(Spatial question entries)
..............................

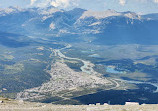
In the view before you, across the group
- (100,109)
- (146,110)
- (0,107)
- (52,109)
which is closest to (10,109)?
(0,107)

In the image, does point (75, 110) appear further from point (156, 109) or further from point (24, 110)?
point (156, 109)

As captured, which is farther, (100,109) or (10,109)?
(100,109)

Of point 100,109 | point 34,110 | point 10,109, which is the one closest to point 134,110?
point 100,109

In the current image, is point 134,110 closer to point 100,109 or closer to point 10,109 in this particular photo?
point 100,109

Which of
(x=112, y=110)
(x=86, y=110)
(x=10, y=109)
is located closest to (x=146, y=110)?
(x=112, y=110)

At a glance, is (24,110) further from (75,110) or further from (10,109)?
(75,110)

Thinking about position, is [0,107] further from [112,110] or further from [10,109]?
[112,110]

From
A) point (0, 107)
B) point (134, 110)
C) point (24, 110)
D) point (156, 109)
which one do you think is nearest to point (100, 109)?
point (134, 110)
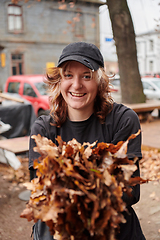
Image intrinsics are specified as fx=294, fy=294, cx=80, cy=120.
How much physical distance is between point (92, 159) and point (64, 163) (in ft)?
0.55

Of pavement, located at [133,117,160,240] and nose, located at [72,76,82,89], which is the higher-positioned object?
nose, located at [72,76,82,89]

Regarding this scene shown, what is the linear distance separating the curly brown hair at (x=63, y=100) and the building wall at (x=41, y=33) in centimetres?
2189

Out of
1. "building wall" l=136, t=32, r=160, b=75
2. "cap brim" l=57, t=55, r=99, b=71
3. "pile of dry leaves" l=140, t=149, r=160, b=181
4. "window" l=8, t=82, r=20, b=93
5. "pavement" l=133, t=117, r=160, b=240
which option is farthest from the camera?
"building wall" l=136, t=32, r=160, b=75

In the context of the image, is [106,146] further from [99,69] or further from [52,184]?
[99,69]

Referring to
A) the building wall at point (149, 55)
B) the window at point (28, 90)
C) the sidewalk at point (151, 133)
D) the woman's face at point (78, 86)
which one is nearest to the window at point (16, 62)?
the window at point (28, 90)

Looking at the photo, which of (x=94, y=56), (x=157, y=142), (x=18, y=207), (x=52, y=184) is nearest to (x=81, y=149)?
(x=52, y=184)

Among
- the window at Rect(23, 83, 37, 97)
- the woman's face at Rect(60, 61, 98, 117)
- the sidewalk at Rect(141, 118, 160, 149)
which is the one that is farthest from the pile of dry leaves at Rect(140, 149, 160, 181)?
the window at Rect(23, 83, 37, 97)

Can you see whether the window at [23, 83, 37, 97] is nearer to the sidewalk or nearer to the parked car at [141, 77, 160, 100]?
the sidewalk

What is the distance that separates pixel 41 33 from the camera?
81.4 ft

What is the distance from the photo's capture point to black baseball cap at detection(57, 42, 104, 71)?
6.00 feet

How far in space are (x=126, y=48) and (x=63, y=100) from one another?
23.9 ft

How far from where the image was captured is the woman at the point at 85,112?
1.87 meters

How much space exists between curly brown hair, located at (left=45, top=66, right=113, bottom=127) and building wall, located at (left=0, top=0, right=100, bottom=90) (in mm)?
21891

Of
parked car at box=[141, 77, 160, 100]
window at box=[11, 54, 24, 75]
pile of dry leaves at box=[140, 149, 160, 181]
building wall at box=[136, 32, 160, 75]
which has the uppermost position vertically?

..............................

WRITTEN EXERCISE:
Reproduce every row above word for word, leaving out the pictures.

REPLY TO THE TASK:
In the view before you, across the group
- (100,109)
- (146,110)
- (0,107)
- (52,109)
which is closest to (10,109)?
(0,107)

In the image, does point (75, 110) appear further from point (156, 109) or further from point (24, 110)?
point (156, 109)

As captured, which is farther, (100,109) or (10,109)?
(100,109)

Of point 100,109 | point 34,110 | point 10,109, which is the one closest to point 134,110?
point 100,109

In the current image, is point 134,110 closer to point 100,109 or closer to point 10,109 in this particular photo?
point 100,109

Which of
(x=112, y=110)
(x=86, y=110)
(x=10, y=109)
is located closest to (x=146, y=110)?
(x=112, y=110)

At a glance, is (24,110) further from (75,110) or further from (10,109)?
(75,110)

Thinking about position, is [0,107] further from [112,110] or further from [10,109]?
[112,110]

From
A) point (0, 107)
B) point (134, 110)
C) point (24, 110)
D) point (156, 109)
which one do you think is nearest to point (100, 109)?
point (134, 110)
Image intrinsics are specified as fx=294, fy=294, cx=80, cy=120.
How much physical distance is between point (92, 159) and point (64, 163) (in ft)?
0.55

Of pavement, located at [133,117,160,240] and nose, located at [72,76,82,89], which is the higher-positioned object?
nose, located at [72,76,82,89]

Regarding this scene shown, what is the linear distance separating the curly brown hair at (x=63, y=100) and the building wall at (x=41, y=33) in centimetres?
2189

Out of
1. "building wall" l=136, t=32, r=160, b=75
2. "cap brim" l=57, t=55, r=99, b=71
3. "pile of dry leaves" l=140, t=149, r=160, b=181
4. "window" l=8, t=82, r=20, b=93
5. "pavement" l=133, t=117, r=160, b=240
which option is farthest from the camera?
"building wall" l=136, t=32, r=160, b=75

In the context of the image, is [106,146] further from [99,69] or further from [52,184]?
[99,69]

Referring to
A) the building wall at point (149, 55)
B) the window at point (28, 90)
C) the sidewalk at point (151, 133)
D) the woman's face at point (78, 86)
which one is nearest to the window at point (16, 62)?
the window at point (28, 90)

Looking at the photo, which of (x=94, y=56), (x=157, y=142), (x=18, y=207), (x=52, y=184) is nearest to (x=81, y=149)?
(x=52, y=184)

Among
- the window at Rect(23, 83, 37, 97)
- the woman's face at Rect(60, 61, 98, 117)
- the sidewalk at Rect(141, 118, 160, 149)
which is the one that is farthest from the pile of dry leaves at Rect(140, 149, 160, 181)?
the window at Rect(23, 83, 37, 97)

Can you see whether the window at [23, 83, 37, 97] is nearer to the sidewalk or nearer to the parked car at [141, 77, 160, 100]?
the sidewalk

What is the distance that separates pixel 41 33 from the camera?
81.4 ft

What is the distance from the photo's capture point to black baseball cap at detection(57, 42, 104, 71)?
6.00 feet

How far in space are (x=126, y=48) and (x=63, y=100) from one another?
23.9 ft

How far from where the image was captured is the woman at the point at 85,112?
1.87 meters

How much space exists between curly brown hair, located at (left=45, top=66, right=113, bottom=127) and building wall, located at (left=0, top=0, right=100, bottom=90) (in mm)?
21891

Of
parked car at box=[141, 77, 160, 100]
window at box=[11, 54, 24, 75]
pile of dry leaves at box=[140, 149, 160, 181]
building wall at box=[136, 32, 160, 75]
which has the uppermost position vertically?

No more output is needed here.